#### [SUPPLIED RECORDS]
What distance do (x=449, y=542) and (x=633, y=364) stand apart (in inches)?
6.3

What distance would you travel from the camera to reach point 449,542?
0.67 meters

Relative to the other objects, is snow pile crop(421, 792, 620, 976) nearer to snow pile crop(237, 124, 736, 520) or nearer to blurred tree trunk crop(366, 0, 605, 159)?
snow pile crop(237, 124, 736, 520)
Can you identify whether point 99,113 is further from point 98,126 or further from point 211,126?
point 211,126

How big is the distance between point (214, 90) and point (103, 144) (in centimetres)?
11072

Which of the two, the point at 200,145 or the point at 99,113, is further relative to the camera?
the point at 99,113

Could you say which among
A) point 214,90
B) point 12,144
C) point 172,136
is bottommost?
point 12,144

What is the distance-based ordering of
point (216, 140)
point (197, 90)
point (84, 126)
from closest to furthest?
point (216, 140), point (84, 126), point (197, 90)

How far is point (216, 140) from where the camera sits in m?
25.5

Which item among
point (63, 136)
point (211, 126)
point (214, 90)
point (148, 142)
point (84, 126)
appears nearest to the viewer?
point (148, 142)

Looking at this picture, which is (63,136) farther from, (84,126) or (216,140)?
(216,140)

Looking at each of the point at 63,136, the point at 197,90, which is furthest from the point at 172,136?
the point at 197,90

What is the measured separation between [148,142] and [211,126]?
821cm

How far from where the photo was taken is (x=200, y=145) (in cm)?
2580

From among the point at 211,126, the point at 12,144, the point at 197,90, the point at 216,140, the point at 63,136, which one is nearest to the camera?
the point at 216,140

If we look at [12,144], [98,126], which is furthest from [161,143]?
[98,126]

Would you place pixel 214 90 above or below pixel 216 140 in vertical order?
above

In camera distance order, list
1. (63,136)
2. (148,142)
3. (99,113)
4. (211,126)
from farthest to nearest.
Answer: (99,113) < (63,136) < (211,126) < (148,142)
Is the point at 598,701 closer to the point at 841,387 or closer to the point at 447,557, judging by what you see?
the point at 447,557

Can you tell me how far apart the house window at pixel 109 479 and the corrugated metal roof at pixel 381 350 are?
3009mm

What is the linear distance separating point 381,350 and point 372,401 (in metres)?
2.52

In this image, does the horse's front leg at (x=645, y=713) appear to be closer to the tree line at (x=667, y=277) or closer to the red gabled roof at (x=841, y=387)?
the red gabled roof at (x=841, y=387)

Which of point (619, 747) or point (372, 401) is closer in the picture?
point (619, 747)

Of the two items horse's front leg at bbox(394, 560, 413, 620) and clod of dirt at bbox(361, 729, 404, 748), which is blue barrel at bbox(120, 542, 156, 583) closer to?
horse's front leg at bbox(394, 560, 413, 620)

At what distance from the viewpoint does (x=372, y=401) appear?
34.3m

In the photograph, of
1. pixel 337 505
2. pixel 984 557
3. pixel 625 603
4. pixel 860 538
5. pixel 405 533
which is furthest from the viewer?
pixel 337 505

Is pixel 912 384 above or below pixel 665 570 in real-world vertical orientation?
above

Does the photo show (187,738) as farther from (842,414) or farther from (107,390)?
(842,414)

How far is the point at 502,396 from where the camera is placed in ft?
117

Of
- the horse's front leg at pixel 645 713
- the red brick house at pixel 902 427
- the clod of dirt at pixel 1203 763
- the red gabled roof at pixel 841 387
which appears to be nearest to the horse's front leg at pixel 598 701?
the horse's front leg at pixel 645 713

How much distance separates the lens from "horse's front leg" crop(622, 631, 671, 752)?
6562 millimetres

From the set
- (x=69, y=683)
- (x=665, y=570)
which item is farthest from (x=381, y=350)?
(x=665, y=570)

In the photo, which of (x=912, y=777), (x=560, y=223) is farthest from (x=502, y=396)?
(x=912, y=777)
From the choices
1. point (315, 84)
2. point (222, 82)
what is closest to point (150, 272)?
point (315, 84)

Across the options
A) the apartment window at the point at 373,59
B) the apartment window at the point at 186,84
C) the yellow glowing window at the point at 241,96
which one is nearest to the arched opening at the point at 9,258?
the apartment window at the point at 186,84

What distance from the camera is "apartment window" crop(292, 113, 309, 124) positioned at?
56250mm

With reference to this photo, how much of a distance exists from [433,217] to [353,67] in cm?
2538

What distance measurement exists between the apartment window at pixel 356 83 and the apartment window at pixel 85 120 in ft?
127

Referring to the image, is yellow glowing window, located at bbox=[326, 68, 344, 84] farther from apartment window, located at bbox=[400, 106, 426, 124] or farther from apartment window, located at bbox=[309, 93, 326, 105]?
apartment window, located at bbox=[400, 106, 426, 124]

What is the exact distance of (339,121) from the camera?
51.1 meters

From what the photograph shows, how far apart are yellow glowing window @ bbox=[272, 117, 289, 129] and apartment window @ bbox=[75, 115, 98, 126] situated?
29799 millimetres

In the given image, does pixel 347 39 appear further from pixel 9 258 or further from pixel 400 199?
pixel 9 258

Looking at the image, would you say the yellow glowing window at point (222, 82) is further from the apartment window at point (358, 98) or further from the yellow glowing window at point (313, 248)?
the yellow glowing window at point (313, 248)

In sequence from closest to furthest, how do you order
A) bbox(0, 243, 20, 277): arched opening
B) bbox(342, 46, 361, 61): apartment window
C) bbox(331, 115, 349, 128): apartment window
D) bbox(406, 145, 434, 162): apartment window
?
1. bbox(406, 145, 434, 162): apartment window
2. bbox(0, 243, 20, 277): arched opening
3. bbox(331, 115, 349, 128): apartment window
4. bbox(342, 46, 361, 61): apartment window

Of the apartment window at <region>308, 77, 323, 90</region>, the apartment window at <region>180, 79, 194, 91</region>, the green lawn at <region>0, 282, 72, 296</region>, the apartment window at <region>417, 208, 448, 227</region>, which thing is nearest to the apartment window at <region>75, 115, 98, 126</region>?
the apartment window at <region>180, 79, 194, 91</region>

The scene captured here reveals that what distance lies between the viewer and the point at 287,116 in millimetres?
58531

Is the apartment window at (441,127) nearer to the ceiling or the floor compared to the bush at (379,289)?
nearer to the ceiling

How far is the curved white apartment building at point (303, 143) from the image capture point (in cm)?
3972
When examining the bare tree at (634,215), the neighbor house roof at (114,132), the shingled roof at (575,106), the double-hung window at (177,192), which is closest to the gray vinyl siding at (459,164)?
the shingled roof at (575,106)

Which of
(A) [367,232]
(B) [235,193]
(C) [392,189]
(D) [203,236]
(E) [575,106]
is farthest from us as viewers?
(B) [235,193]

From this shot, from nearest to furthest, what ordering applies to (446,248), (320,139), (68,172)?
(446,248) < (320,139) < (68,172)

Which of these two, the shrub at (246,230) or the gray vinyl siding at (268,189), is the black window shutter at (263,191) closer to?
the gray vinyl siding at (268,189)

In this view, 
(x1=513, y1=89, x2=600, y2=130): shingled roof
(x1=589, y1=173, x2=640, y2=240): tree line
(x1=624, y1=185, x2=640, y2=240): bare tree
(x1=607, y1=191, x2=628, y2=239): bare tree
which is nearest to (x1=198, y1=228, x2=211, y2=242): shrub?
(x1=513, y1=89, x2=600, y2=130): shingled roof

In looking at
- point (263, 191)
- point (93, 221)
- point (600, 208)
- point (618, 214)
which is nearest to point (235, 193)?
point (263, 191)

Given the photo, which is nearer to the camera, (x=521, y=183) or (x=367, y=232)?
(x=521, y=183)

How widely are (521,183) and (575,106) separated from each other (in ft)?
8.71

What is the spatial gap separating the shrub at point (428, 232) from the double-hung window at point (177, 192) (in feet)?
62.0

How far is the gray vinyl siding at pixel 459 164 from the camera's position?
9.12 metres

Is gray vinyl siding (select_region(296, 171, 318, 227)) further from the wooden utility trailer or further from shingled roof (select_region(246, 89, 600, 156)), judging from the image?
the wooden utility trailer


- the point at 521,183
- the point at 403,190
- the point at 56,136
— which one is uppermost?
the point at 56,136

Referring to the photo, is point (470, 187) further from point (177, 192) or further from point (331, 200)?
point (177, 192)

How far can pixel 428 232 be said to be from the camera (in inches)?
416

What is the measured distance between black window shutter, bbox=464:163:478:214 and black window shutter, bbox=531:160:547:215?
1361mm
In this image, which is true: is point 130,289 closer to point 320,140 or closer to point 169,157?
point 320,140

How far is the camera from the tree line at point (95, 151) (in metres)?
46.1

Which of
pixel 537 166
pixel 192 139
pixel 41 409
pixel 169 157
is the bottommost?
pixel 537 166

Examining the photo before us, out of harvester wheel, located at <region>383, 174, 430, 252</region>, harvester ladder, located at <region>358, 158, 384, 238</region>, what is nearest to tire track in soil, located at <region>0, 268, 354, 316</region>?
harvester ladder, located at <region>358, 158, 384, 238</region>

#### [WHAT YOU HAVE TO DO]
Reproduce only the lines of the listing starting with the line that contains "Could you say which among" and going on through the line that contains "point (216, 140), point", renaming "ordering" to "ranking" and leaving everything else unchanged.

#### [FINAL RESULT]
Could you say which among
A) point 214,90
B) point 12,144
C) point 172,136
is bottommost?
point 12,144

What is the distance-based ranking of
point (216, 140)
point (197, 90)
point (84, 126)
from closest to furthest?
point (216, 140), point (84, 126), point (197, 90)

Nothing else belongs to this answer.